# October swarm in Michigan?! Guess ill start beekeeping now.



## Bill91143 (Jun 7, 2013)

You have done about all you can except feed them. I see you are in Michigan. Your season is about over with. Pour the feed to them. I would feed them 2 to 1 sugar water, and I would feed it through a top feeder. Feed them all they will take. If the weather corporates and you can get them to store enough sugar water, they just may make it.


----------



## KPeacock (Jan 29, 2013)

Congrats on the late swarm. I'm 2 hours north of you and we still have a few bees coming in with pollen. you should have the same for a bit longer than me. Our Goldenrod have dried up and the bees are not finding anything of substance to forage on, so I've been feeding for the last week or so. With the drawn out comb, you have a chace of them making it if you can jam enough syrum in there.

Good luck!


----------



## skosma (May 30, 2013)

Congrats on your swarm. A few pollen patties would also help.


----------



## bradkeskey (Jun 18, 2009)

I'm also in Midland MI a few hours north, I also picked up a not as late as yours, but I got one Sept 1st. I'd guess 30-35K bees, really a big swarm. I've been feeding them 2:1 ever since they got in the box. Sometimes they take a quart every few days, sometimes they take down a quart in 5 hours. Feed the heck out of them, you are lucky to have drawn comb. Good luck w/ them, and great pictures!

Brad


----------



## Tenbears (May 15, 2012)

Welcome and congrats. 
Another thing to consider is that those nucs are small and will cool easily in the Michigan winters be sure to wrap them and give them a wind break. If you can find someone to sell you some drawn frames filled with capped honey, and some with pollen to place in the top box it will really help out.


----------



## teatimetony (Jul 23, 2013)

Well bad news after all that hard work to try an help these girls they must have decided it wasn't quite what they were looking for. I went out to add some feed this morning and all the bees have vanished maybe only 5 remain. I'm assuming they must have left before it got too late last night since it was cold and raining this morning. 

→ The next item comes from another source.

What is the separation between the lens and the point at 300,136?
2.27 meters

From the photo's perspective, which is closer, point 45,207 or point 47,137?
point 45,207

Its a bummer knowing that colony will not survive on its own but all in all this was still a great experience and some awesome new friends were made. Ill be setting up swarm traps in the spring and trying my luck again. Thank you everyone for the encouragement!


----------



## Crsswift70 (Sep 9, 2013)

Well, that stinks


----------



## Cliffton Leverett (Mar 14, 2013)

Bees do what bees want to do.


----------



## odfrank (May 13, 2002)

>all the bees have vanished maybe only 5 remain

There is something strange going on causing this. These are some kind of abandonment swarms. I caught two and heard of others near here. I caught a football size one on a rainy day two weeks ago, totally out of season. After a week I found the queen and a few of the bees on the outside of close by hive, and the rest of the bees gone or merged into another hive. My second smaller one also left.


----------